# What to produce
Copy the records below exactly as they are written.

A run of records
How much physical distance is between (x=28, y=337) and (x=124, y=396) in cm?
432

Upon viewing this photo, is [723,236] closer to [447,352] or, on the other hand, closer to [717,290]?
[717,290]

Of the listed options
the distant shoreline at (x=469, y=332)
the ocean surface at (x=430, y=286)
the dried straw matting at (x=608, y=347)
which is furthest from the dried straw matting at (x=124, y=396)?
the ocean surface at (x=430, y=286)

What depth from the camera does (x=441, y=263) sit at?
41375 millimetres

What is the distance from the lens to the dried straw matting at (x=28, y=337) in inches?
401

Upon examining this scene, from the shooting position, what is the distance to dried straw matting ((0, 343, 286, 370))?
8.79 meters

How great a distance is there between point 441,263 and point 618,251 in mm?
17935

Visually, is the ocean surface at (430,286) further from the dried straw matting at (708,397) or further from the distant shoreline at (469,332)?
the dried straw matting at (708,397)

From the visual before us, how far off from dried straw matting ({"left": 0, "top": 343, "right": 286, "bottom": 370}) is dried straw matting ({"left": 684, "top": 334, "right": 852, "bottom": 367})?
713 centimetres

# Finished task
How much physical distance is between (x=28, y=337) and (x=124, y=396) in cm?
432

Upon viewing this photo, is [723,236] closer to [447,352] or, on the other hand, closer to [717,290]?
[717,290]

Of the listed options
the distant shoreline at (x=469, y=332)
the ocean surface at (x=430, y=286)
the dried straw matting at (x=608, y=347)
which is furthest from the dried straw matting at (x=124, y=396)?
the ocean surface at (x=430, y=286)

What depth from the camera does (x=441, y=263) sit at?
41375 millimetres

What is the distance from the lens to the dried straw matting at (x=28, y=337) in inches?
401

Upon examining this scene, from the shooting position, what is the distance to dried straw matting ((0, 343, 286, 370))?
8.79 meters

How great a distance is there between point 441,263 and point 618,251 in mm?
17935

Visually, is the ocean surface at (430,286) further from the dried straw matting at (708,397) or further from the distant shoreline at (469,332)?
the dried straw matting at (708,397)

From the visual before us, how far off from dried straw matting ({"left": 0, "top": 343, "right": 286, "bottom": 370}) is dried straw matting ({"left": 684, "top": 334, "right": 852, "bottom": 367})?
713 centimetres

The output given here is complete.